Friday, February 26, 2010

Profile of Representative Satur C. Ocampo

Representative Satur C. Ocampo

Satur C. Ocampo was born on April 7, 1939 in Sta. Rita, Pampanga in the Philippines to a family of landless tenant farmers. He is married to Carolina “Bobbie” Malay, a writer and professor of journalism. He has four children and two grandchildren.

He supported himself through his university education. In 1963, he worked as an economic journalist for the Manila Times until Martial Law shut down the newspaper in 1972.He was a vice-president of the National Press Club (NPC) in 1970-72.

In the developing political ferment in the ‘60s, Ocampo acquired a comprehensive grasp of the country’s problems and its history of struggle. In 1964, he became a founding member of the militant organization Kabataang Makabayan (Patriotic Youth). In 1967-68, he was elected to the National Council of the Movement for the Advancement of Nationalism (MAN).

Martial Law Period

He joined the revolutionary underground when Pres. Ferdinand Marcos declared martial law on Sept. 21, 1972. In 1973, Ocampo co-founded the National Democratic Front (NDF), which sought to unite various anti-dictatorship forces.

In 1976, he was arrested, severely tortured and detained for the next nine years in various prison camps during which he led prison protest actions against torture and other human rights violations. He was tried by a military court for rebellion but was never found guilty. In 1985, he escaped from prison and rejoined the underground revolutionary movement.

Post-Martial Law

After the dictatorship fell in 1986, and President Corazon Aquino called for peace talks with the NDF, Ocampo headed the NDF peace negotiating panel. He returned to the underground when the talks collapsed due to the killing by state security forces of 18 farmers at a rally near the Presidential Palace on January 22, 1987.

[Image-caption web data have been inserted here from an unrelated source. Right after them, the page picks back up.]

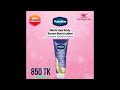 2x vaseline gluta hya serum burst overnight radiance repair healthy bright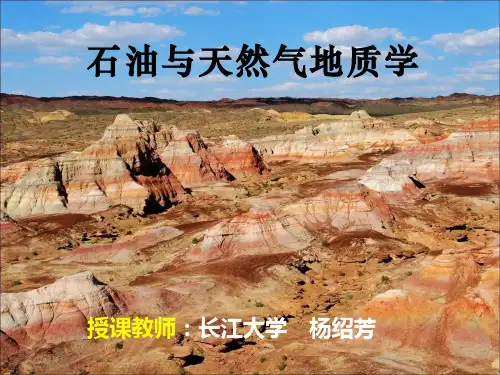 01绪论(石油地质学)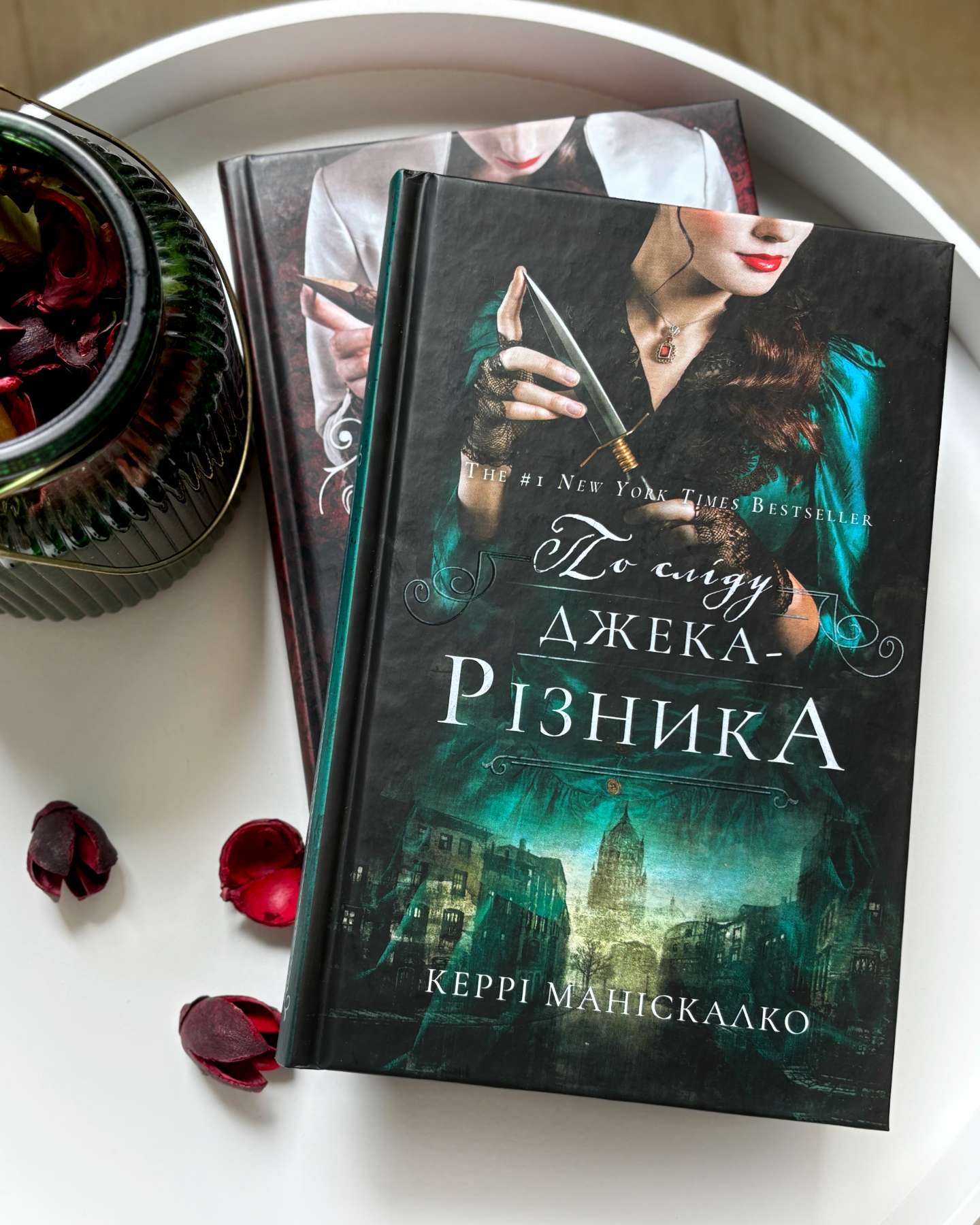 По сліду Джека-Різника. Книга 1-Керрі Маніскалко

In 1989, he was rearrested with his wife. The couple was charged with and tried for the crimes of murder, kidnapping with serious illegal detention, and illegal possession of firearms in pursuance of rebellion. He was freed in 1992, a year after his wife was released, without having been found guilty of any crime.

For the next years, Ocampo worked with people’s organizations and human rights formations. He also wrote columns and commentaries for the Philippine News and Features and several newspapers.

Parliamentary Struggle

Ocampo was elected President of Bayan Muna at its founding in 1999; he was the party’s lead nominee in its first foray into electoral politics in the May 14, 2001 congressional party-list election.

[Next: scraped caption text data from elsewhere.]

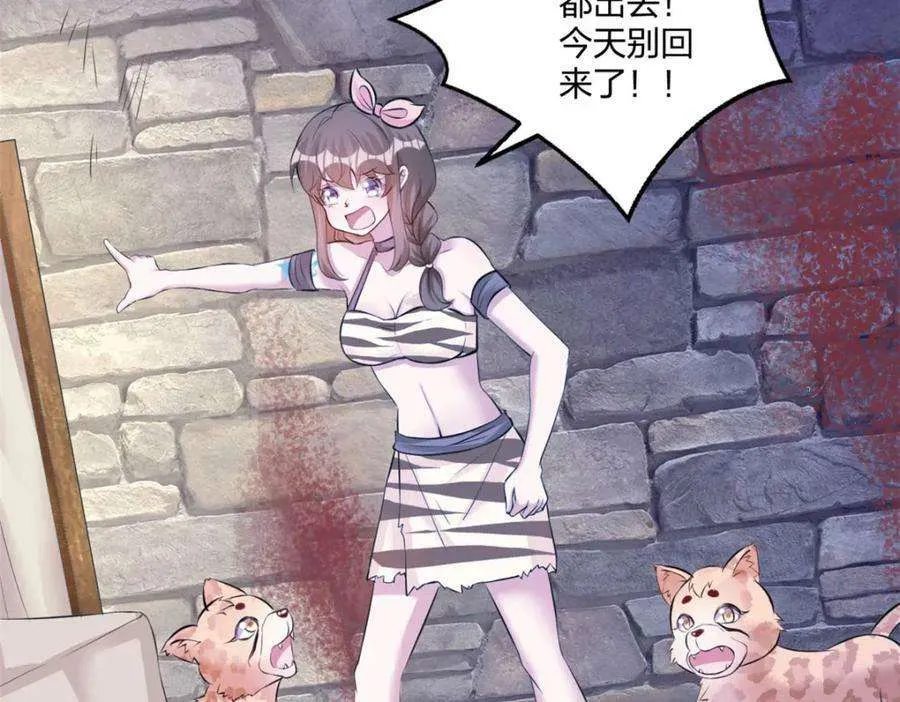 第115页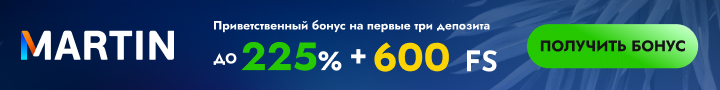 martin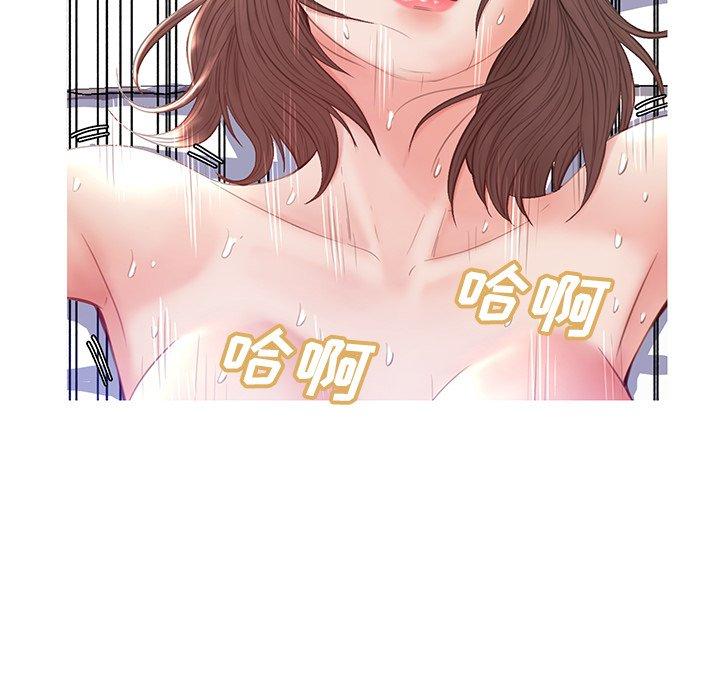 俏儿媳 第 22 话 第119页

Bayan Muna topped the party-list race with an unprecedented 11.7% of the votes cast, earning it more than the required number of votes for maximum three party-list seats in Congress. Three Bayan Muna-sponsored bills, the Overseas Voting Act, Anti-Trafficking in Persons Act, and Strengthening the Public Attorney’s Office Act have been enacted into law.

In the 12th Congress, Bayan Muna initiated the formation of an alliance, the Legislators Against War (LAW), to oppose US aggression in Iraq and elsewhere in the guise of “war on terror,” and the Legislators-Businessmen-People’s Forum (LBPF) to protect Philippine industry and agriculture against the destructive impacts of globalization.

Ocampo headed his party’s nominees in the party list elections for the 13th Congress in 2004 and the 14th Congress in 2007. Bayan Muna topped the 2004 elections with 10.8% of the votes cast, again securing three seats in Congress. In the 2007 elections, Bayan Muna won a fresh mandate to retain its seats.

In the 13th Congress, Ocampo headed the House Special Committee on Peace, Unity and Reconciliation, and was a vice-chair of the Human Rights Committee.

Bayan Muna, Anakpawis and Gabriela Women’s Party formed an independent bloc in 2005 and broke away from the House majority. As head of the bloc, Ocampo has since been elected a Deputy Minority Leader and is a member of all standing and special committees.

He is a principal author of the law abolishing the death penalty. He has authored bills penalizing torture and enforced disappearances, the Marcos human rights victims compensation bill, command responsibility bill, measures to develop a national drug industry, and others.

As a key opposition figure, Ocampo has survived thus far a sustained government campaign of political repression against his party and himself.

In 2007, he won the dismissal by the Supreme Court of a trumped-up rebellion charge, and bail also by the Supreme Court on trumped-up charges of multiple murder. The Inter-Parliamentary Union and parliamentarians worldwide have taken cognizance of these cases, and have urged the Philippine government to stop the campaign of brutal repression against Ocampo and the legal Left.